SB 1021 – CaliforniaStatus: Enacted
Year Introduced: 2018
Year Enacted: 2018
Prescription Drugs: Existing law prohibits the formulary or formularies for outpatient prescription drugs maintained by a health care service plan or health insurer from discouraging the enrollment of individuals with health conditions and from reducing the generosity of the benefit for enrollees or insureds with a particular condition. Existing law, until January 1, 2020, provides that the copayment, coinsurance, or any other form of cost sharing for a covered outpatient prescription drug for an individual prescription shall not exceed $250 for a supply of up to 30 days, except as specified. Existing law, until January 1, 2020, requires a nongrandfathered individual or small group plan contract or policy to use specified definitions for each tier of a drug formulary.

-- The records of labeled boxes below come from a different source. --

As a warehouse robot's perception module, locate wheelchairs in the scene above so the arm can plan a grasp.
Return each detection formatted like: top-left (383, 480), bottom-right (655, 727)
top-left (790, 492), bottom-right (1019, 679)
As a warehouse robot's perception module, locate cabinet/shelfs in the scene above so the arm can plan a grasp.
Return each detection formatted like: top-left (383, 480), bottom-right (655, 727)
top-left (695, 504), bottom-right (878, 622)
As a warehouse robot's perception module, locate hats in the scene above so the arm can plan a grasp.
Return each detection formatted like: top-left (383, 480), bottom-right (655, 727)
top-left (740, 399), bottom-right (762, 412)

This bill would extend those provisions indefinitely. The bill would prohibit a drug formulary maintained by a health care service plan or health insurer from containing more than 4 tiers, and would permit a biologic with a therapeutic equivalent to be placed on a tier other than tier 4, as specified. The bill would require a prescription drug benefit to provide that an enrollee or an insured is not required to pay more than the retail price for a prescription drug if a pharmacy’s retail price is less than the applicable copayment or coinsurance amount, and the payment rendered by an enrollee or insured would constitute the applicable cost sharing, as specified.